Panel Discussion with Luce Irigray, Andrew Bevan, Harry Bregazzi, Jennifer Carter, Maria Fannin
Presented by the Centre for Comparative Political Thought, Department of Politics and International Studies, SOAS University of London
28 October 2019 at 5:30 PM
Pushkin House, Music Room, 5a Bloomsbury Square
Many fear there will be no future for our planet and the beings on it without a radical evolution of our current world. This cannot happen without changing how we bring up and educate children, envisage our natural and cultural environment, and conceive of theory and culture.
How Could We Keep Hoping in the Future is a panel discussion led by Luce Irigaray. It is focused on the engagement with her work found in the recently published edited volume Towards a New Human Being. After an introduction by Professor Irigaray, contributors to Towards a New Human Being (Palgrave 2019) will briefly expound their own proposals for the dawn of a new humanity and a new world.
Luce Irigaray is one of the leading thinkers of our age. She is the author of more than thirty books translated into various languages, the most recent of which are Sharing the World (2008), In the Beginning, She Was (2012) and Through Vegetal Being (co-authored with Michael Marder, 2016).
Dr. Andrew Bevan recently obtained his PhD from Kingston University. He has published chapters in Thinking Catherine Malabou: Passionate Detachments (2018) and ‘Refounding Philosophy with Self-Affection’ in Towards a New Human Being (2019).
Harry Bregazzi is a researcher in geographies of peace at the University of Bristol. He has recently published ‘Agonism, critical political geography, and the new geographies of peace’ with M Jackson, in Progress in Human Geography, vol. 42 (2018).

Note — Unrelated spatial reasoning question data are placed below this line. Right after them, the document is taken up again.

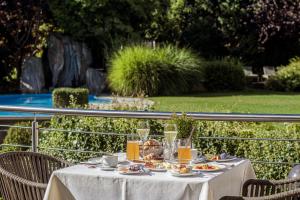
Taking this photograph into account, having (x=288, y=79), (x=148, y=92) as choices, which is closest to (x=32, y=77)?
Result: (x=148, y=92)

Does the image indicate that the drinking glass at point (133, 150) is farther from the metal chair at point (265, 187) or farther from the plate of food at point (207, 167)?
the metal chair at point (265, 187)

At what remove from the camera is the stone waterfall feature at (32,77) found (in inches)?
792

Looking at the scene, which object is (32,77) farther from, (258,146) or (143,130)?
(143,130)

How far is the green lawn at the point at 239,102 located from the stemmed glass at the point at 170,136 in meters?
9.51

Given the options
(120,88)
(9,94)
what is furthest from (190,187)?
(9,94)

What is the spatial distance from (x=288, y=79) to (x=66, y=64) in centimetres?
727

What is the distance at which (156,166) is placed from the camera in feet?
11.9

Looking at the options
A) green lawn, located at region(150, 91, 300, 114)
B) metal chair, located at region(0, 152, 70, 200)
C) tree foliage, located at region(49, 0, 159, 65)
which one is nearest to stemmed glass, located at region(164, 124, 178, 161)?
metal chair, located at region(0, 152, 70, 200)

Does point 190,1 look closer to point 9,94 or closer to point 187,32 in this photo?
point 187,32

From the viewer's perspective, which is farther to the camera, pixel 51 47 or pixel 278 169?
pixel 51 47

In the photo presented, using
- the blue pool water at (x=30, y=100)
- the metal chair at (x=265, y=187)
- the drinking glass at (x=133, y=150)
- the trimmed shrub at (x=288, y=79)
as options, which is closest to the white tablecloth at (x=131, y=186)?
the metal chair at (x=265, y=187)

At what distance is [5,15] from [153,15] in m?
5.12

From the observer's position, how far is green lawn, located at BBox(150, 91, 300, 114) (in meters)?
13.9

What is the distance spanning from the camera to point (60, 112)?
16.7 ft
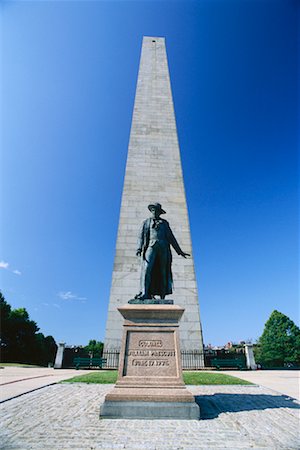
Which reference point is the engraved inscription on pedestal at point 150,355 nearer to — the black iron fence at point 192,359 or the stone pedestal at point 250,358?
the black iron fence at point 192,359

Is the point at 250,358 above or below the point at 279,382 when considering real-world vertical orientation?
above

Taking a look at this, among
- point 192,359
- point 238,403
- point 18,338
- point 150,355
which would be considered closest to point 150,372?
point 150,355

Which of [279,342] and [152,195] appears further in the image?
[279,342]

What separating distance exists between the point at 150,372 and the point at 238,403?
7.58 ft

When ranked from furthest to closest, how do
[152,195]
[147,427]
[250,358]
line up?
[152,195] → [250,358] → [147,427]

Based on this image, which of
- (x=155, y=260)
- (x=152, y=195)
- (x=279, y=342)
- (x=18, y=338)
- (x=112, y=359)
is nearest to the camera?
(x=155, y=260)

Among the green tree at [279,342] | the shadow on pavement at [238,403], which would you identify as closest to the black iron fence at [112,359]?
the shadow on pavement at [238,403]

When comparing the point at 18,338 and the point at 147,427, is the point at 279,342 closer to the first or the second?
the point at 18,338

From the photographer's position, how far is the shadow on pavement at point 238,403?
4.82 meters

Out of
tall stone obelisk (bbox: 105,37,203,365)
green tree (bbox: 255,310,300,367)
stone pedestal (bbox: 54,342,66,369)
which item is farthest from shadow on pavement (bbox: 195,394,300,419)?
green tree (bbox: 255,310,300,367)

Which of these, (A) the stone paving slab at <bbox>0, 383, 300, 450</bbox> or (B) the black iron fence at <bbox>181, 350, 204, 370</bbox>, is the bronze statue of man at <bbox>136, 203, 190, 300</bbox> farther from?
(B) the black iron fence at <bbox>181, 350, 204, 370</bbox>

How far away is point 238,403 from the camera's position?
17.7 ft

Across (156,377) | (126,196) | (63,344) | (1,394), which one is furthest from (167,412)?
(126,196)

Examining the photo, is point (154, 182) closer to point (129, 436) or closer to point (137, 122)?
point (137, 122)
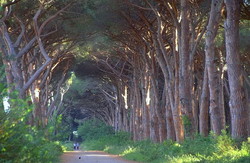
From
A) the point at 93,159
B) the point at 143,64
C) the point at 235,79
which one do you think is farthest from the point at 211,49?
the point at 143,64

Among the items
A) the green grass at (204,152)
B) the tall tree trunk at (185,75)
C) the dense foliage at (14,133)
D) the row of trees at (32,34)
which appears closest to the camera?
the dense foliage at (14,133)

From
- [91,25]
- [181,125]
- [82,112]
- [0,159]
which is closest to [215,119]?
[181,125]

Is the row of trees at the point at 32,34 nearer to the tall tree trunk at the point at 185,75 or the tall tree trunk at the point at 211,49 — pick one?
the tall tree trunk at the point at 185,75

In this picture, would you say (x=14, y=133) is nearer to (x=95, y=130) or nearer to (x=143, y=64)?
(x=143, y=64)

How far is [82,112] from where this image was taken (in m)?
83.1

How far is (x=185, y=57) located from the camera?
19.8 m

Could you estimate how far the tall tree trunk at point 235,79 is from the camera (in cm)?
1398

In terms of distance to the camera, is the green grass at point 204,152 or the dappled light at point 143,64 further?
the dappled light at point 143,64

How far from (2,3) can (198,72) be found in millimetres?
15146

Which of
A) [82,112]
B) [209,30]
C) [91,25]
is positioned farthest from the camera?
[82,112]

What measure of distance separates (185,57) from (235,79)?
5.85 meters

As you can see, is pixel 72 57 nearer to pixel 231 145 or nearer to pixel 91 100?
pixel 231 145

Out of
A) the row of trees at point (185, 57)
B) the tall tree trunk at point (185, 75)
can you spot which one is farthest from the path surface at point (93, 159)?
the tall tree trunk at point (185, 75)

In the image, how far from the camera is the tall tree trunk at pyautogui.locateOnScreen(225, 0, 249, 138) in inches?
551
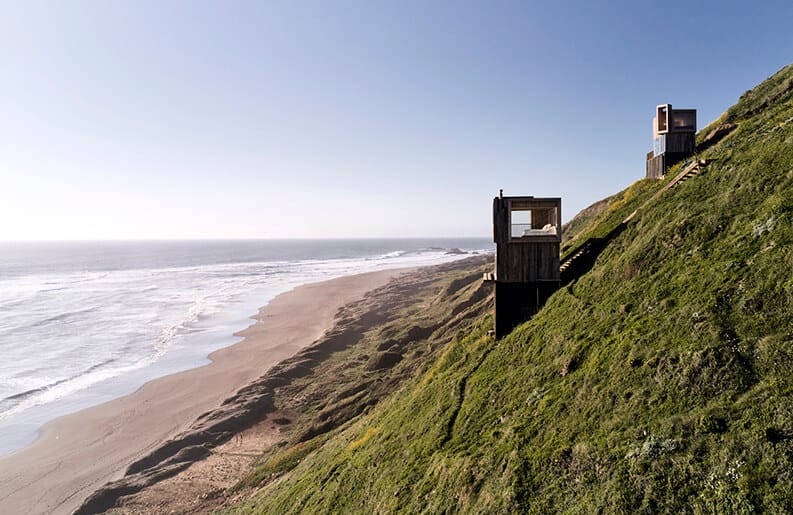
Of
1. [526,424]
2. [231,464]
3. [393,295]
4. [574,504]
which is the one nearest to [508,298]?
[526,424]

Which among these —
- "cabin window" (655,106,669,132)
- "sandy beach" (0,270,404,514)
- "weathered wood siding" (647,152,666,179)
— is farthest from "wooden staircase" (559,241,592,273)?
"sandy beach" (0,270,404,514)

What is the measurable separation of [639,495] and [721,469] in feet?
4.84

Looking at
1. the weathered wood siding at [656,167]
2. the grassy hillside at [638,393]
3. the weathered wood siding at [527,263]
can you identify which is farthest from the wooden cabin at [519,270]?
the weathered wood siding at [656,167]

Dr. Jennifer Carter is a lecturer in philosophy at Stony Brook University. Her work focuses on twentieth and twenty-first century continental philosophy, especially Luce Irigaray, phenomenology, existentialism, and the philosophy of touch.
Dr. Maria Fannin is Reader in Geography at the University of Bristol. She has published widely on feminist approaches to health and understandings of motherhood, and is co-editor of ‘Reproductive Geographies; Bodies, Places and Politics’ (Routledge, 2018)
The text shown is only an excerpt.